Par exemple : les enfants de Michel Déon ont-ils le droit d'écrire un livre et de le faire publier au nom de Michel Déon ?
Merci de votre aide. -- Cuagga (Par ici !) 9 novembre 2021 à 09:04 (CET)
- Bonjour Cuagga et Glützenbaum :
- La question est en tout cas curieuse. Il ne s'agit pas vraiment de droit d'auteur, dans ce cas, puisque le texte ne serait pas de Michel Déon. Mais après tout, s'il peut publier sous son nom le texte d'un « nègre » de son vivant, on peut imaginer que l'auteur mort peut publier de manière posthume le texte d'un autre, pourquoi pas. De fait, « La qualité d'auteur appartient, sauf preuve contraire, à celui ou à ceux sous le nom de qui l'oeuvre est divulguée » (Article L113-1 CPI). Dans ce cas, que nous dit la loi?
- Article L121-2 CPI : « Après sa mort, le droit de divulgation de ses œuvres posthumes est exercé leur vie durant par le ou les exécuteurs testamentaires désignés par l'auteur [...] » donc ce n'est pas directement aux « ayant droit » du droit d'auteur qu'appartient la décision, mais à l'exécuteur testamentaire. Il peut y avoir un petit empêchement à ce stade, mais à terme, les deux droits finissent probablement par reposer sur les mêmes personnes.

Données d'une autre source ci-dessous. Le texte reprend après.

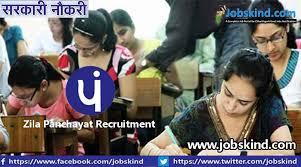 Zila Panchayat Bastar DMFT Assistant Vacancy 2021 – Apply Post @ bastar.gov.in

- Article L121-1 « L'auteur jouit du droit au respect de son nom, de sa qualité et de son œuvre » : c'est probablement la clause la plus contraignante. Clairement, faire passer Michel Déon pour l'auteur d'un livre qu'il n’aurait pas écrit paraît a priori difficilement conciliable avec le respect dû à l'auteur et à son œuvre. Pour que ça puisse être respectueux de l'auteur et de l’œuvre, il faudrait en gros que le nouveau texte soit effectivement la prolongation de l’œuvre, qu'il n'y ait pas de solution de continuité, donc typiquement écrit par les mêmes "nègres" et revu par le même processus éditorial auquel l'auteur de son vivant n'apportait rien d'autre que sa signature en fin de processus. C'est-à-dire, en clair, reconnaître que l'auteur ayant toujours été bidon, on peut continuer à faire du bidon après sa mort. Mais c'est par ailleurs difficilement conciliable avec le respect dû à sa qualité d'auteur.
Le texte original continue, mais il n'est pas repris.